Hantavirus is not contagious and is contracted by breathing in dried urine and feces from infected rodents. We've learned the woman who tested positive is the daughter of the homeowner.

She and 29 other people were recently inside the home shooting an episode of the Discovery Channel's "Hoarding: Buried Alive."

Disrupting the mounds of old dusty materials inside could easily free the airborne virus.

Escott says right now the priority is keeping people out.

"The sole exposure risk is about being exposed to what's in the house, so if we can prevent folks from going into the house we can prevent further exposure to the disease, if in fact it's confirmed," Escott said.

A second test at the state level will determine whether the woman does in fact have hantavirus. She has been released from the hospital and is being treated with medication. The rest of the crew has been notified to look for symptoms, which resemble pneumonia or the flu.

Neighbor Jim Poilto says they did wear face masks during production but...

"With everything I've read online, that house was made to order for that kind of thing," Polito said.

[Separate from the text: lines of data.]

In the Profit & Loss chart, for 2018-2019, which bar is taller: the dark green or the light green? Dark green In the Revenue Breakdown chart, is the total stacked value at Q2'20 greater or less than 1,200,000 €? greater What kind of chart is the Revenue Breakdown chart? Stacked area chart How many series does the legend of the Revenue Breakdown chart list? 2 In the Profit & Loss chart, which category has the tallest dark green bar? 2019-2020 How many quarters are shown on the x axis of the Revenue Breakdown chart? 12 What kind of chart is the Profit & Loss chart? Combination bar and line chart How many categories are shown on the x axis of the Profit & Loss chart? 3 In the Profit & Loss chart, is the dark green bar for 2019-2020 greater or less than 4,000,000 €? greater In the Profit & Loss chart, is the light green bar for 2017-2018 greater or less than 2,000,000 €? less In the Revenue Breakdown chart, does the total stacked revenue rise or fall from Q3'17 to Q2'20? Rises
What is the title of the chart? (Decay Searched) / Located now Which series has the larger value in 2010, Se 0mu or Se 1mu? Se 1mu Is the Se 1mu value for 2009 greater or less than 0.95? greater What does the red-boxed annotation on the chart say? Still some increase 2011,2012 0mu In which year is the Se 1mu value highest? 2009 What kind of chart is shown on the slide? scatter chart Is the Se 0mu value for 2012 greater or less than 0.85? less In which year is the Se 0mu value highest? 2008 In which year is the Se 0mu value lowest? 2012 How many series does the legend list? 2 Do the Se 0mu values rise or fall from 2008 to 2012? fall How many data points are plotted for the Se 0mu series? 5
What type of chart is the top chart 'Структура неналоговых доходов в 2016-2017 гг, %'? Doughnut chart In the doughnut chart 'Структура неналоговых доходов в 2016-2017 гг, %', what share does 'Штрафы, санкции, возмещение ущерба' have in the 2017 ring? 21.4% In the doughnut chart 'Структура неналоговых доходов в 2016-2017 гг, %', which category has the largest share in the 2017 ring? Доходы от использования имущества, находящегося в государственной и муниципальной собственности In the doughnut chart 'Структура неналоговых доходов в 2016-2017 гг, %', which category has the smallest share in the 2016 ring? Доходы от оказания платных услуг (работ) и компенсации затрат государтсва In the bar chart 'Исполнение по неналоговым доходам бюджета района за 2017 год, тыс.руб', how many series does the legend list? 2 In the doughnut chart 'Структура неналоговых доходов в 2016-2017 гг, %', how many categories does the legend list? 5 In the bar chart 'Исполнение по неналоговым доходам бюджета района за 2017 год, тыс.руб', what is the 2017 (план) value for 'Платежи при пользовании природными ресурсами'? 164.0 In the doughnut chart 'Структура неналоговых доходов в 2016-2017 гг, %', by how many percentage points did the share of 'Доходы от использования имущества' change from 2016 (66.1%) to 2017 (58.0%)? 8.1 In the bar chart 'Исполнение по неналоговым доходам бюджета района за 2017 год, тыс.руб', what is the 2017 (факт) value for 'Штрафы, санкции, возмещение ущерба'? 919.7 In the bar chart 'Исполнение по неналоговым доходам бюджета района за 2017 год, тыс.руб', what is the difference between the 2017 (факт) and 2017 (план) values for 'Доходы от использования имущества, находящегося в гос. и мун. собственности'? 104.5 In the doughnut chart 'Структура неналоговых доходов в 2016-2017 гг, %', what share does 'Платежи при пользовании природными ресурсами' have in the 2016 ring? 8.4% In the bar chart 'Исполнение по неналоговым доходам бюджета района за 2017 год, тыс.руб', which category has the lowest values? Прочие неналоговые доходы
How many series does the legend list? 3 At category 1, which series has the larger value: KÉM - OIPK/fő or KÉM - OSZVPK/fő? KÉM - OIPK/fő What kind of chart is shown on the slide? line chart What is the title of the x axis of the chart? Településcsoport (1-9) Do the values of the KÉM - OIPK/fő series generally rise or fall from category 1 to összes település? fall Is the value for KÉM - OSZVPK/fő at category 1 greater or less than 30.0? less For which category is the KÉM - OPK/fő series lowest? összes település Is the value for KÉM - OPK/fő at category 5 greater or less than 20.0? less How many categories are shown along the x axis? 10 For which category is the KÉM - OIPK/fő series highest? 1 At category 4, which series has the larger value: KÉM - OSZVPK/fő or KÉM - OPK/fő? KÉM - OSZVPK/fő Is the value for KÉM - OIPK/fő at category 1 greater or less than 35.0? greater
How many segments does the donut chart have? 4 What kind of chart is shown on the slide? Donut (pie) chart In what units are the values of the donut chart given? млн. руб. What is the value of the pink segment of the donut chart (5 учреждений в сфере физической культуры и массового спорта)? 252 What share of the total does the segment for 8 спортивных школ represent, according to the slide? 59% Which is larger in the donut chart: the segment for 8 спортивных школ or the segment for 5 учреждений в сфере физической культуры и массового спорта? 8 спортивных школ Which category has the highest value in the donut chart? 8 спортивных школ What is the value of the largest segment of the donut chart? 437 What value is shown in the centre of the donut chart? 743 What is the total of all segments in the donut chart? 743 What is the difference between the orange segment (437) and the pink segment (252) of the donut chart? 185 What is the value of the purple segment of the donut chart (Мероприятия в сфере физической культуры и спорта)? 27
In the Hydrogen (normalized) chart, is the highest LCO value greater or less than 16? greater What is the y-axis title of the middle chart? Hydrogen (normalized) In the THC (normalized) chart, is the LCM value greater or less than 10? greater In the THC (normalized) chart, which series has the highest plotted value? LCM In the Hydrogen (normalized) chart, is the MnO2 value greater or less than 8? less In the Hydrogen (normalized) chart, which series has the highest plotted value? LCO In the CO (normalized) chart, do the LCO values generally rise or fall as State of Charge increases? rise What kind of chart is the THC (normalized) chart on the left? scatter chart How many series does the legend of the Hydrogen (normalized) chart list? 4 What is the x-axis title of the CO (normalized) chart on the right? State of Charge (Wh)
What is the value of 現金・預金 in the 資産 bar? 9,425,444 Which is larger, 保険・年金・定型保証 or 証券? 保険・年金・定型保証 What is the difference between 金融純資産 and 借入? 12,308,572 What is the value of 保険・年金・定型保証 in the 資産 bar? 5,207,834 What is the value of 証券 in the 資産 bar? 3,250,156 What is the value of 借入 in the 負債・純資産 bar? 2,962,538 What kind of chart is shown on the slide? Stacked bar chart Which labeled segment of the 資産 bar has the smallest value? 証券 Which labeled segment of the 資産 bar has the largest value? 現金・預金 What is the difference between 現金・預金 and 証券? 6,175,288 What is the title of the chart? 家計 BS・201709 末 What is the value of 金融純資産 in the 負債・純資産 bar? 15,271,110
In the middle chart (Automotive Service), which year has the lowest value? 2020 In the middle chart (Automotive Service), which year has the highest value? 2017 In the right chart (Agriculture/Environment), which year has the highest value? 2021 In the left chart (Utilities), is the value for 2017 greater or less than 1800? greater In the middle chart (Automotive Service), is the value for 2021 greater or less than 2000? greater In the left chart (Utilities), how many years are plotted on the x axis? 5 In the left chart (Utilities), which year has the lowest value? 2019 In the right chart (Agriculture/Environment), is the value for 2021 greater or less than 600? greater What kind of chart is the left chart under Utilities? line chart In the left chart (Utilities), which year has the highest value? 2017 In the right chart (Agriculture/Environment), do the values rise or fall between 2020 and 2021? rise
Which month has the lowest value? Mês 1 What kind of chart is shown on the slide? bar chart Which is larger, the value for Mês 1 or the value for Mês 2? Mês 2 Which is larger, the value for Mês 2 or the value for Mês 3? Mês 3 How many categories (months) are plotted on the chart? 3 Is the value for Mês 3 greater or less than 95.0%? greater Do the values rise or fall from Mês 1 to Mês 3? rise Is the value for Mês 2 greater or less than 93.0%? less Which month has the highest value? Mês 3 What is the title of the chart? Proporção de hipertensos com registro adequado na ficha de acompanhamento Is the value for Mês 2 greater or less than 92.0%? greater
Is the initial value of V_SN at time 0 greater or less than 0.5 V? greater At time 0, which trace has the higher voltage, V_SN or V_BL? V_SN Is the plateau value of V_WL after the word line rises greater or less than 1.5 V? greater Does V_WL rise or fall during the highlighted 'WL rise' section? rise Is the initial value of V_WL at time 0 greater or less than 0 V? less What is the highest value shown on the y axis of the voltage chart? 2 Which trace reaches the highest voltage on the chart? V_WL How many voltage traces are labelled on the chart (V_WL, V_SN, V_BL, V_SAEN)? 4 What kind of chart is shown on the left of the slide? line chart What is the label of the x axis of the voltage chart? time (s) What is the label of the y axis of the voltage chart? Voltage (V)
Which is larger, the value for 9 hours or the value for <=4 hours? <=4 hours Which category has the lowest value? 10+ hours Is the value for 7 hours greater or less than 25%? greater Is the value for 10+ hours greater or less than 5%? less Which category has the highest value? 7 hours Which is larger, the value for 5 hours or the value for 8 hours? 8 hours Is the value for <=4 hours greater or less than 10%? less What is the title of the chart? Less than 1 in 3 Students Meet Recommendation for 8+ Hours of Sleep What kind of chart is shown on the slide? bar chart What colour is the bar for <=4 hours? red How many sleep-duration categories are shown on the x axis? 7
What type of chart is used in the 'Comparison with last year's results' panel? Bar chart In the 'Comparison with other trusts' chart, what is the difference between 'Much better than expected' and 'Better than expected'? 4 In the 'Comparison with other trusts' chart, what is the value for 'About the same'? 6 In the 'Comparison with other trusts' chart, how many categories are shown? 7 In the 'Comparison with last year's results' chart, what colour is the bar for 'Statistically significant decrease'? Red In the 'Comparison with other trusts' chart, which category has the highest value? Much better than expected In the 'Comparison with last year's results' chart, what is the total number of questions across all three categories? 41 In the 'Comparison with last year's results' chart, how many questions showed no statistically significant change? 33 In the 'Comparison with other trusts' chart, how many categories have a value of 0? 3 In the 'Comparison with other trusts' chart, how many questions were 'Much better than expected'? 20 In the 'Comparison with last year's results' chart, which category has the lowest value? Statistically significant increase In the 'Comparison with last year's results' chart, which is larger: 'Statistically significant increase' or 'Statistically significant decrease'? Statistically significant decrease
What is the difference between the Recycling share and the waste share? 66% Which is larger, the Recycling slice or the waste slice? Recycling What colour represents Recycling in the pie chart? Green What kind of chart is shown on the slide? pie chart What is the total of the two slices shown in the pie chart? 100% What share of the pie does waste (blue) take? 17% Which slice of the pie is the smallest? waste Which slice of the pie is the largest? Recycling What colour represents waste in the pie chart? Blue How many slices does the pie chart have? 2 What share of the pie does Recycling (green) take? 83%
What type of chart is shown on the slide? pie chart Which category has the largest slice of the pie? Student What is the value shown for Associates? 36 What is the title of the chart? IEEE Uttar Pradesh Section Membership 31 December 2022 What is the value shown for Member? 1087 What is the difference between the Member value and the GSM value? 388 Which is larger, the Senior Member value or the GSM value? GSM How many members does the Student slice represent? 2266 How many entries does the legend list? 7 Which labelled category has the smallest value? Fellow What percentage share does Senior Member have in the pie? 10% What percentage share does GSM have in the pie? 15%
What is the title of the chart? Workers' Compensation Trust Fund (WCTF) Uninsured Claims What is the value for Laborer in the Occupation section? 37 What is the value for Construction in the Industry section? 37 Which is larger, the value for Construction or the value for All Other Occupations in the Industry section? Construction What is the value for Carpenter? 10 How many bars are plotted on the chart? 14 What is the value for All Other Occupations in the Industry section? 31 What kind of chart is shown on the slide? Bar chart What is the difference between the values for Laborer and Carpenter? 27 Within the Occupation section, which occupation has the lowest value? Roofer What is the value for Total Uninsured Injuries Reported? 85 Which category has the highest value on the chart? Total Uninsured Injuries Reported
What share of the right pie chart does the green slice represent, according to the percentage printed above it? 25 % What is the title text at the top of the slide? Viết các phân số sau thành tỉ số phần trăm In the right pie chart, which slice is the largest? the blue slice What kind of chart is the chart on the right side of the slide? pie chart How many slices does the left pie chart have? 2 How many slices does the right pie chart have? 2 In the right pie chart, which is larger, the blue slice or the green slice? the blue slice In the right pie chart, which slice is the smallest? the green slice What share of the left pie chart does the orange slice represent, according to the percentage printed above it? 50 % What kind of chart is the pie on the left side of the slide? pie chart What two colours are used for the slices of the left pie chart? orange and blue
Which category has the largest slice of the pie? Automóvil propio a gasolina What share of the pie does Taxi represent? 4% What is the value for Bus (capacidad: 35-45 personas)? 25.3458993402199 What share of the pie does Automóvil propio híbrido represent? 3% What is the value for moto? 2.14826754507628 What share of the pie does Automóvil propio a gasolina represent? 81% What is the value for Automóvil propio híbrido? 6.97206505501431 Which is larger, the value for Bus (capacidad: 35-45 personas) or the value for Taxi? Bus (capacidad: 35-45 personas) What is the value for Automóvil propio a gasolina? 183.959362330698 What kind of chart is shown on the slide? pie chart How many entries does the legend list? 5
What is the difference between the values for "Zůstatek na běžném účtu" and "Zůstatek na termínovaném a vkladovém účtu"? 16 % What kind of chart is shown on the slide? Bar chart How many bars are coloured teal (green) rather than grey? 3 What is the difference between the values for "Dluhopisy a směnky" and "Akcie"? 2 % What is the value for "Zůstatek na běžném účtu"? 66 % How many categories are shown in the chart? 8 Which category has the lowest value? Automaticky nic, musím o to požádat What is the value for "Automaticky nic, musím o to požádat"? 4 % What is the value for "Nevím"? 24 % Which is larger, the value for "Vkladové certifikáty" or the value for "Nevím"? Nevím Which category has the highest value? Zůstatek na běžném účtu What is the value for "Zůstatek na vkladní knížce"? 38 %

Dr. Escott says others should just be on the look out for rodents

"The best way to prevent spread of the disease is to control the rodents in the home. If rodents are found in the home, then they need to make sure that they use folks who are licensed to clean homes," Escott said.

What makes this a little more complicated is that thousands of books from this home were donated to the Friends of the Houston Public Library. The folks there tell us they've been notified and they've accounted for all of those books are now secured.

Meanwhile, the results of the state test are expected to come out Monday.